>> BEGIN

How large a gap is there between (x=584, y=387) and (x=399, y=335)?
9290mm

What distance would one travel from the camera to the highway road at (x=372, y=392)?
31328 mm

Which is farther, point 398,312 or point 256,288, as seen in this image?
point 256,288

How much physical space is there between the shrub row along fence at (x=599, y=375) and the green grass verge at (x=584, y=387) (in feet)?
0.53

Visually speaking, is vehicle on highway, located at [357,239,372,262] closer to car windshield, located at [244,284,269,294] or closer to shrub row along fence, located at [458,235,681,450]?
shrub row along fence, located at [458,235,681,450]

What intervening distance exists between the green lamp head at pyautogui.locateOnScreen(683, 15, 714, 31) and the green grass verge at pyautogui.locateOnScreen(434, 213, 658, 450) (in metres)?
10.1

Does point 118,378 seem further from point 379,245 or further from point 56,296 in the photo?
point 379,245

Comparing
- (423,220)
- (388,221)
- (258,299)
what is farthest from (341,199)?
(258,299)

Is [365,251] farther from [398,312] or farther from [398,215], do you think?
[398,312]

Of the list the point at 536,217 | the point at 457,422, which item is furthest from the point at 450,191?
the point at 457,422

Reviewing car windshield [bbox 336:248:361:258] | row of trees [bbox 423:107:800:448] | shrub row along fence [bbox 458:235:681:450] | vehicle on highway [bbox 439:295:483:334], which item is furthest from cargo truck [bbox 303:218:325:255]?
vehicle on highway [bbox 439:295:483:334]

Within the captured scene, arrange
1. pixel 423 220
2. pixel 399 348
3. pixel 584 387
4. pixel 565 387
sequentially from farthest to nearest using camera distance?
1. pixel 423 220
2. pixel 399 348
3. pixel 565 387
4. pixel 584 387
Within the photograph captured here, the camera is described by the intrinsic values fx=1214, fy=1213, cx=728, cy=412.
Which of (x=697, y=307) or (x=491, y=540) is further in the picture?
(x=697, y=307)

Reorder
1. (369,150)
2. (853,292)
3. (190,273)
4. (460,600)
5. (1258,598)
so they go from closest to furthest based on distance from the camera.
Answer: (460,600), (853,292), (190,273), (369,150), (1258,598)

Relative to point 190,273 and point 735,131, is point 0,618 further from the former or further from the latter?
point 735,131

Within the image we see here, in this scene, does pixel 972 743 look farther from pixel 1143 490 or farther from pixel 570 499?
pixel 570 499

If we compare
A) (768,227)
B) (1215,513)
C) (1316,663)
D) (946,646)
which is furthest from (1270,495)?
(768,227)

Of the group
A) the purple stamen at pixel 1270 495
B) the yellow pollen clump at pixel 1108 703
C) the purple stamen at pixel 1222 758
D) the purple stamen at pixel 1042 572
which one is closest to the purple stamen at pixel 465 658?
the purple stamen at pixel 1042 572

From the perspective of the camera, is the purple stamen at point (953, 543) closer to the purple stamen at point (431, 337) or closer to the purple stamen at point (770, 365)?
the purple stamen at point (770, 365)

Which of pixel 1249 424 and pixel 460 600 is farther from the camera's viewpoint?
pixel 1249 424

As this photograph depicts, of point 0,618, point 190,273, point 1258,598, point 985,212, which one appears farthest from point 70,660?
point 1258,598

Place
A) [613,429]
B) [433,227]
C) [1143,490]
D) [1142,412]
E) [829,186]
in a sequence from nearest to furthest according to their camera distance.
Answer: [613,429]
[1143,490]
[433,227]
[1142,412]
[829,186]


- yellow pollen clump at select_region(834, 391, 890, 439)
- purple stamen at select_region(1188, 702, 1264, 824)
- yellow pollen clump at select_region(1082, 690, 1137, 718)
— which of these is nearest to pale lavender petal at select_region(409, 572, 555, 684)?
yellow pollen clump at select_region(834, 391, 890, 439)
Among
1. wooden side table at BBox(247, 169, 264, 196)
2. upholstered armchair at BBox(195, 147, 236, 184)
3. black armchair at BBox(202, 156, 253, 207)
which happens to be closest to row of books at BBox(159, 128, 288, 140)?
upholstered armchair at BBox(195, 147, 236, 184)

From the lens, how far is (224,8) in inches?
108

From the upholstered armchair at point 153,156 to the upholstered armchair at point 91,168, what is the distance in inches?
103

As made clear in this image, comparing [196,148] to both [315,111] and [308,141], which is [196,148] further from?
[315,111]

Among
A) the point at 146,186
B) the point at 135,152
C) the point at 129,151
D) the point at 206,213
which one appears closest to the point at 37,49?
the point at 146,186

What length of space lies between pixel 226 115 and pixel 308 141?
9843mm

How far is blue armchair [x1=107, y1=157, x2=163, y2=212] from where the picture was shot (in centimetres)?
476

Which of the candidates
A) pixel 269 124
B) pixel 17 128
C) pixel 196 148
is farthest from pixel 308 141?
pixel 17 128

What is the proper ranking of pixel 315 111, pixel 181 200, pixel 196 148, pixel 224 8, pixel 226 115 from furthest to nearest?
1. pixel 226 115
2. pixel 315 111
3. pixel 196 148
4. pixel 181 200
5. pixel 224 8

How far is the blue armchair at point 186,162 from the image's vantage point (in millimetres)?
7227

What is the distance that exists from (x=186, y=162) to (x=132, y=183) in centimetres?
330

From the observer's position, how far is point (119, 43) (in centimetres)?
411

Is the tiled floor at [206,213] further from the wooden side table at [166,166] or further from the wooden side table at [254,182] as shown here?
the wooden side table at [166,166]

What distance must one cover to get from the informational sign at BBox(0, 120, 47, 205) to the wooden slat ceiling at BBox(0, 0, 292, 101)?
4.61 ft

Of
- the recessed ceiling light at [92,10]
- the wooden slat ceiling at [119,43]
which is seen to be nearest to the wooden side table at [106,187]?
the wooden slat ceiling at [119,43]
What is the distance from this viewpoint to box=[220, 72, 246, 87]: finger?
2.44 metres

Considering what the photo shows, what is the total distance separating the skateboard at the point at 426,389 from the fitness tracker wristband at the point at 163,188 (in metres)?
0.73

>> END

> CHALLENGE
In the listing above, find the line containing "What is the proper", then reproduce it and each line after it through the end, exactly and with nothing added.

> ANSWER
What is the proper ranking of pixel 315 111, pixel 181 200, pixel 196 148, pixel 224 8, pixel 226 115 from furthest to nearest?
1. pixel 226 115
2. pixel 315 111
3. pixel 196 148
4. pixel 181 200
5. pixel 224 8

How far is the blue armchair at point 186,162 from the image's vantage point (in millimetres)?
7227

What is the distance that exists from (x=186, y=162) to (x=132, y=183) in centimetres?
330

From the observer's position, how far is point (119, 43) (in centimetres)?
411

Is the tiled floor at [206,213] further from the wooden side table at [166,166] or further from the wooden side table at [254,182] as shown here?
the wooden side table at [166,166]

What distance must one cover to get from the informational sign at BBox(0, 120, 47, 205) to the wooden slat ceiling at BBox(0, 0, 292, 101)?
4.61 ft

Of
- the recessed ceiling light at [92,10]
- the wooden slat ceiling at [119,43]
which is seen to be nearest to the wooden side table at [106,187]?
the wooden slat ceiling at [119,43]
What is the distance from this viewpoint to box=[220, 72, 246, 87]: finger?
2.44 metres

Considering what the photo shows, what is the total distance separating the skateboard at the point at 426,389 from the fitness tracker wristband at the point at 163,188 (in metres)?
0.73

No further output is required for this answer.